Review
Review of the weather from the west
Since 1998, Creekstone Press in Smithers has resolutely not operated as a back-to-the-land press that encourages everyone to make log houses or provides home-birthing techniques for cattle.
Run by Lynn Shervill and Sheila Peters, Creekstone has endured for nine years as the lone, ongoing, situated-in-northern-B.C. imprint within the Association of Book Publishers of B.C. ever since the untimely death in 2005 of Cynthia Wilson, who managed Caitlin Press from Prince George.
Caitlin continues to publish writers from central B.C., but its headquarters have shifted to the Sunshine Coast.
Thus far Creekstone has released nine books of non-fiction, fiction, poetry, photography and painting. Theirs is a modest but realistic mandate: roughly one book per year.
Their newest title, the weather from the west ($24), is an overtly artsy book of 42 poems by Sheila Peters and 23 paintings by Perry Rath—a sophisticated “synergistic” interplay between landscape, heart and mind.

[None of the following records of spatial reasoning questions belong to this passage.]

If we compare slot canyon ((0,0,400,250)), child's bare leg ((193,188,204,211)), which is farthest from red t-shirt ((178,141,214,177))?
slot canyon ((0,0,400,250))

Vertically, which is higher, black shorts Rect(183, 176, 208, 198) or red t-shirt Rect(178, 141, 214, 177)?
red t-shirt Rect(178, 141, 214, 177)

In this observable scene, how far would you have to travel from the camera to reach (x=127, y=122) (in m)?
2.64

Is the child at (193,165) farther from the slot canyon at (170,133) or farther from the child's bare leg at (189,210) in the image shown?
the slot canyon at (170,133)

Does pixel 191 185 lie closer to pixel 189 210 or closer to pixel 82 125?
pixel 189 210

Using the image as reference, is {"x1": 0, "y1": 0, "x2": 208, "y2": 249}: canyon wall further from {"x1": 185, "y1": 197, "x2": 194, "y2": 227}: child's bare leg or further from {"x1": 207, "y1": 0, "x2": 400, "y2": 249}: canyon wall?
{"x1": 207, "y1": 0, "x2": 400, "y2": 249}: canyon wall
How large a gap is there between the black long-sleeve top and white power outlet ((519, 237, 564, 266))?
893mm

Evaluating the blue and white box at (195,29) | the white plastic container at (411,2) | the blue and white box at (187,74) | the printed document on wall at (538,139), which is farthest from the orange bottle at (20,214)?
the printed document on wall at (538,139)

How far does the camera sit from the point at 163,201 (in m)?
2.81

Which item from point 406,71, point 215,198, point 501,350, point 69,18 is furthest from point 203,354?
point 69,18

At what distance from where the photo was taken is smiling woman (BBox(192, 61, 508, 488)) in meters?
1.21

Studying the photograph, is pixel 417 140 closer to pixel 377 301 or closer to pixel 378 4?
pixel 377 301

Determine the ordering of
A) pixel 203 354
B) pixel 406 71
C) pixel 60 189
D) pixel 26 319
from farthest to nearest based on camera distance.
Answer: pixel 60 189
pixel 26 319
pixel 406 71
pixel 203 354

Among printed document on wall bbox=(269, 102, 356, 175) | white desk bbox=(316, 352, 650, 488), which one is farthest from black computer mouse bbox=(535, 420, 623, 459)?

Creekstone books attempt to do nothing less than reflect life in northwestern B.C. from places such as the Bulkley Valley, Smithers, the Hazeltons, Vanderhoof, the Kispiox Valley, Terrace, the Skeena and Bulkley watersheds, the Spatsizi or Tatlatui Wilderness Parks, Haida Gwaii, the Nechako and Fraser watersheds, the Inside Passage and other traditional Gitxsan and Wet’suwet’en territory—almost half the province.
Sometimes, maybe those of us below the 50th parallel should think of ourselves as the sub-boonies.